Another study, PLEIADES (NCT03412565), evaluated the efficacy of daratumumab and hyaluronidase-fihj in 3 combinations: with VMP, RD, or bortezomib, lenalidomide, and dexamethasone (VRd). Patients with newly diagnosed multiple myeloma who were ineligible for transplant received D-VMP, whereas patients who had received ≥1 prior therapy received D-Rd. The ORR observed in the D-VMP cohort was 88.1% (90% CI, 77.8%-94.7%). In the D-Rd cohort, the ORR was 90.8% (90% CI, 82.6%-95.9%). In both cohorts, the complete response (CR) rate, duration of response (DOR), and MRD-negativity rate had not yet been reached at the time the data were presented at the 2019 International Myeloma Workshop.4
A notable safety signal seen with both combination regimens was all-grade injection-site reactions, which occurred in 7.5% of patients across all cohorts of the study. In terms of treatment-emergent adverse events (TEAEs), 68.7% of patients in the D-VMP cohort experienced a grade 3 or 4 event, as did 78.5% of the D-Rd cohort. In all cohort, 5% of patients discontinued treatment due to a TEAE. Overall, the study investigators determined that the safety profile of all combination in the study were consistent with known safety of daratumumab and the backbone standard-of care regimens.
PLEIADES is an ongoing multi-cohort, open‑label, phase II trial which is primarily assessing ORR and very good partial response with D-VMP, D-Rd, and D-Kd in patients with multiple myeloma. The key secondary end points of the study include CR rate, DOR, and MRD. The study has accrued the target 265 patients to continue its investigation.
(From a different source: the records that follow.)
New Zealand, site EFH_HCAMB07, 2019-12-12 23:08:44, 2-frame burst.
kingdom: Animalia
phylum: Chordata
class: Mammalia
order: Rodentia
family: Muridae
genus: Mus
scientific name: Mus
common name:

The most common adverse events (≥20%) reported with Darzalex Faspro monotherapy is upper respiratory tract infection. The most common events (≥20%) with D-VMP are upper respiratory tract infection, constipation, nausea, fatigue, pyrexia, peripheral sensory neuropathy, diarrhea, cough, insomnia, vomiting, and back pain. The most common events (≥20%) with D-Rd are fatigue, diarrhea, upper respiratory tract infection, muscle spasms, constipation, pyrexia, pneumonia and dyspnea.1
The most common hematologic laboratory abnormalities observed with Darzalex Faspro include decreased leukocytes, lymphocytes, neutrophils, platelets, and hemoglobin.
The FDA recommended a dose of 1800 mg of daratumumab and 30,000 units of administered subcutaneously into the abdomen over approximately 3 to 5 minutes. This is substantially less time than the intravenous formulation for daratumumab.